What causes financial crises?

The Economist


from September 08, 2016

IN A narrow sense, the global financial crisis of 2008 was unprecedented. It was the result of a range of problems that had built up over time: light regulation of banks, overly complex credit products, tighter cross-border linkages and irrational exuberance in the housing market. But while that precise combination of factors had never been seen before, the trajectory from excessive risk-taking to financial chaos was a familiar one, whether to students of America’s volatile banking industry in the 19th century or to investors who remembered Asia’s woes in the late 1990s. Each crisis is unique, but meltdowns occur regularly enough that they exhibit certain patterns. What causes financial crises?

 

A Map To Help Cancer Doctors Find Their Way

NPR, Shots blog


from September 09, 2016

A mapping program, called PiCnIc for short, aims to help physicians in staying a step ahead of cancer and preparing long-term treatment plans with fewer elements of surprise.

How does it work?

PiCnIc “takes in patient data, guesses potential scenarios and tells you the most likely scenario,” says Bud Mishra, a professor at New York University’s Courant Institute of Mathematical Sciences who led a multinational team in developing the program.

 

BBC – Future – Getting sense of statistics – by eating them

BBC Future


from September 09, 2016

Have you ever wondered what your credit score might taste like?

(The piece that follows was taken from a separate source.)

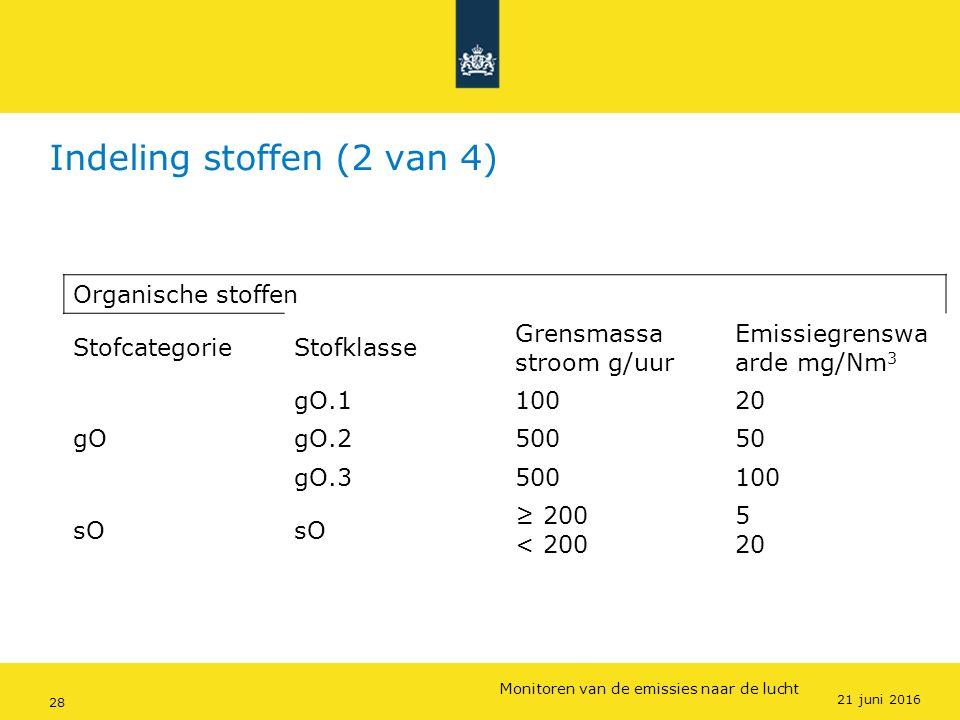 Rijkswaterstaat (InfoMil) 28Ozon en F-gassen regelgeving Rijkswaterstaat (InfoMil) Toezicht lucht in het Activiteitenbesluit Indeling stoffen (2 van 4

Numbers reflect interest rates, determine the outcome of presidential elections and dominate global commerce, and in turn they govern our lives. But algorithms are invisible and intangible. How can you make them appear more physical?

An innovative design project dubbed Data Cuisine has turned fuzzy maths into something you can bite into – literally. The process encourages people to examine topical issues by converting data-driven dishes into conversation pieces.

 

NYU Biologist Ghedin to Study Zika Virus During Infection Under $1 Million Grant

NYU News


from September 06, 2016

New York University biologist Elodie Ghedin will study the host response to Zika virus infections under a $1 million grant from the National Institute of Allergy and Infectious Diseases.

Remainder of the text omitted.